LA REINE. — Ah ! cela devient intéressant ! Vous me regardez avec des yeux sauvages, comme si une haine insatiable vous emplissait.
LE PEINTRE. — Une haine ? Non, ce que je vous ai caché avec rage, ce n’était pas de la haine, non. Si je hais quelqu’un, c’est moi-même : car, ébloui, j’ai saisi, comme un noyé la planche, les paroles légères que vous serviez en raillant ; car, en lâche courtisan, j’ai oublié la fierté de l’homme, pour dévorer, plein de désir, la douceur de votre grâce ! Oui, montrez-les, vos blanches mains de fée, montrez-les, lourdes de la bénédiction d’amour ; mais attendez ! pensez bien à la fin, par le Dieu sacré, — car je ne me connais plus.
LA REINE. — Jamais encore je n’ai entendu de tels accens.
LE PEINTRE. — Quand la force vous a-t-elle ployée ? Quand la passion vous a-t-elle construit un trône sur les ruines de l’Univers ? Le trône unique sur lequel siège la Femme, au-dessus de toutes les reines !… Prenez de moi votre couronne : car moi, ô reine, je suis un homme !…


Ici, je ne puis m’empêcher d’interrompre et de demander pourquoi ce peintre est un homme, du moins dans le sens supérieur que M. Sudermann veut donner au mot. Il m’a plutôt l’air d’une bête. Je ne vois pas en quoi il vaut mieux que le marquis en rose ou le marquis en bleu clair, — et vraiment on a négligé de nous l’apprendre. Il peint, c’est vrai, et cela est fort louable, sans pourtant le surélever au-dessus de l’espèce. Il s’emporte et s’exprime avec beaucoup de grossièreté : à supposer que cette grossièreté ne le diminue en rien, on reconnaîtra pourtant qu’elle ne suffit pas à faire de lui un Uebermemch. Enfin, nous l’avons vu manger une tartine qu’il a sortie de sa poche : rien n’est plus méritoire, je le reconnais, que de manger quand on a faim, et je pense que ce détail est destiné à nous montrer deux choses : d’abord, que le peintre ne permet point à ses sentimens de gêner son estomac ; ensuite, qu’il est sage et précautionneux, puisqu’il ne se risquerait point à la cour sans avoir assuré son goûter. Mais cela même ne prouve rien de plus. Quant à ses paroles, elles ne justifient en rien la haute opinion qu’il a de lui-même ; et l’on ne peut s’empêcher de croire qu’au lieu de dire : « Je suis un homme », il serait plus près de la vérité s’il disait : « Je suis un mâle. » Là encore, il y a une nuance.

_CONSIGNE ÉCRITE_.
Pourriez-vous mettre à jour le texte fourni en recopiant tout ce qui va de « LA REINE. — Ah ! » jusqu'à « me connais plus. », avec « branche » à la place de « planche » ?

_EXTRAITS DES ITEMS_.
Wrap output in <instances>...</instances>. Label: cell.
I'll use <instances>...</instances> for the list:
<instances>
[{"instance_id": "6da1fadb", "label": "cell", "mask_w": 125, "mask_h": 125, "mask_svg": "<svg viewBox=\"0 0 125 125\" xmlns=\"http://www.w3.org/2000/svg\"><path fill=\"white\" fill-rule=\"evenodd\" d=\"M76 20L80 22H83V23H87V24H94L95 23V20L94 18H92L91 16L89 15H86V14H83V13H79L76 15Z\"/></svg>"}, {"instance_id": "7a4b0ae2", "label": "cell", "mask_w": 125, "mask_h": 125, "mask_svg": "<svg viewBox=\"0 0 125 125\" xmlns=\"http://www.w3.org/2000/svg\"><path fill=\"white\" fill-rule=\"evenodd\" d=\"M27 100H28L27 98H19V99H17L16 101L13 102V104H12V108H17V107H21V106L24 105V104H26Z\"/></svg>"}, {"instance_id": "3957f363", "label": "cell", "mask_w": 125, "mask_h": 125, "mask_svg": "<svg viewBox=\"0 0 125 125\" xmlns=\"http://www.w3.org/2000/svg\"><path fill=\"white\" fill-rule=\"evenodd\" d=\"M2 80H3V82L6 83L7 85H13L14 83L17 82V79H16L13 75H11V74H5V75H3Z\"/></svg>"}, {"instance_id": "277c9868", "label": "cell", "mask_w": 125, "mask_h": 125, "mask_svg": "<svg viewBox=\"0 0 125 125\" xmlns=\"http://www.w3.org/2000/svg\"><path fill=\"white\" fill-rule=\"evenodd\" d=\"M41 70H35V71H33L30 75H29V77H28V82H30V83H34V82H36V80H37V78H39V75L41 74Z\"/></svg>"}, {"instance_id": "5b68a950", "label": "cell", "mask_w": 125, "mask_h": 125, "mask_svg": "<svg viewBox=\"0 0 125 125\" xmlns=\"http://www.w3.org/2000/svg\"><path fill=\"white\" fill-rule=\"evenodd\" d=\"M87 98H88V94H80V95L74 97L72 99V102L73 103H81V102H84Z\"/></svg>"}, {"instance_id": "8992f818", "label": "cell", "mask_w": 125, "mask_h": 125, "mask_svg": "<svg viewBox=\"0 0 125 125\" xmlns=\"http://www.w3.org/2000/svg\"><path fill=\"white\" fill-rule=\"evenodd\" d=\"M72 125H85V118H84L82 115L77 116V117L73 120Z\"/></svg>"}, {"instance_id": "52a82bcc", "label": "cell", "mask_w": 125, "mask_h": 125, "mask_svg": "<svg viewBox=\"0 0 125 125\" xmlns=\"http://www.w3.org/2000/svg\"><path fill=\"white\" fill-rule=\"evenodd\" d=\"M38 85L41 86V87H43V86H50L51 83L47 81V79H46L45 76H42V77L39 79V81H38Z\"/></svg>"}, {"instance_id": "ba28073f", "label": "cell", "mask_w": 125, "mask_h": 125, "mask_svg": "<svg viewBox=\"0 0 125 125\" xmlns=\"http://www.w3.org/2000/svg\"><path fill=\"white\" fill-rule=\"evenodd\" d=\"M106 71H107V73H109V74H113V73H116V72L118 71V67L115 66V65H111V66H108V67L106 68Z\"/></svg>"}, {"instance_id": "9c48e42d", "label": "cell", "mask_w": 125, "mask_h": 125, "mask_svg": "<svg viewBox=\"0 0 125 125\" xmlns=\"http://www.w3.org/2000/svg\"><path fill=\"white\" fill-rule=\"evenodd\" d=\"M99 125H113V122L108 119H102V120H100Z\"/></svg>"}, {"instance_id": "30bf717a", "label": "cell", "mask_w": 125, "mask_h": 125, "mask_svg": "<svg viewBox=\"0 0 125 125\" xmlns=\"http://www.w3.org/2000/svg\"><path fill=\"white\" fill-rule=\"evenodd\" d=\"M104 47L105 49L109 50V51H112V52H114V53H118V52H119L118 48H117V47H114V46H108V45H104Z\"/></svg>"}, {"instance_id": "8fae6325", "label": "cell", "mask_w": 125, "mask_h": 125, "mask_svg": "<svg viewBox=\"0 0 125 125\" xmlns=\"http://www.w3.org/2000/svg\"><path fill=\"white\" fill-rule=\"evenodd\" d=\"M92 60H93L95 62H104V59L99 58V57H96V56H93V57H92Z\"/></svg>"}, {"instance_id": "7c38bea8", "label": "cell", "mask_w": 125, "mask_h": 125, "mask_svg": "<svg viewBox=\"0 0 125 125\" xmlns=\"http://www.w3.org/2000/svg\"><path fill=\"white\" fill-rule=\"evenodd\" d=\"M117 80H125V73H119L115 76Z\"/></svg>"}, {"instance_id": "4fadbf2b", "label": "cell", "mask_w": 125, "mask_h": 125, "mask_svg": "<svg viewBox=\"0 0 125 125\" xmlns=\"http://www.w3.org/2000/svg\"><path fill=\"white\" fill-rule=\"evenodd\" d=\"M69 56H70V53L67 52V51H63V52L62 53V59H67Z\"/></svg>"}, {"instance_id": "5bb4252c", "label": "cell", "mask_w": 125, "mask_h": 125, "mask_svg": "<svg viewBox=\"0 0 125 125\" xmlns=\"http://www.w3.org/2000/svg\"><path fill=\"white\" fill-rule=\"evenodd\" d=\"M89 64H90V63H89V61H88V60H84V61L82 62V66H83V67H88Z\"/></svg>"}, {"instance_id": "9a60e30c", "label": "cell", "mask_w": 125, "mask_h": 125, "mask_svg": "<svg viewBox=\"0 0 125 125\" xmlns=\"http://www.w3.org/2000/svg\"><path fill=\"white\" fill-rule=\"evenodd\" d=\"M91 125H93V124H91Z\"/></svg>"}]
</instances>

_RÉSULTAT OBTENU_.
LA REINE. — Ah ! cela devient intéressant ! Vous me regardez avec des yeux sauvages, comme si une haine insatiable vous emplissait.
LE PEINTRE. — Une haine ? Non, ce que je vous ai caché avec rage, ce n’était pas de la haine, non. Si je hais quelqu’un, c’est moi-même : car, ébloui, j’ai saisi, comme un noyé la branche, les paroles légères que vous serviez en raillant ; car, en lâche courtisan, j’ai oublié la fierté de l’homme, pour dévorer, plein de désir, la douceur de votre grâce ! Oui, montrez-les, vos blanches mains de fée, montrez-les, lourdes de la bénédiction d’amour ; mais attendez ! pensez bien à la fin, par le Dieu sacré, — car je ne me connais plus.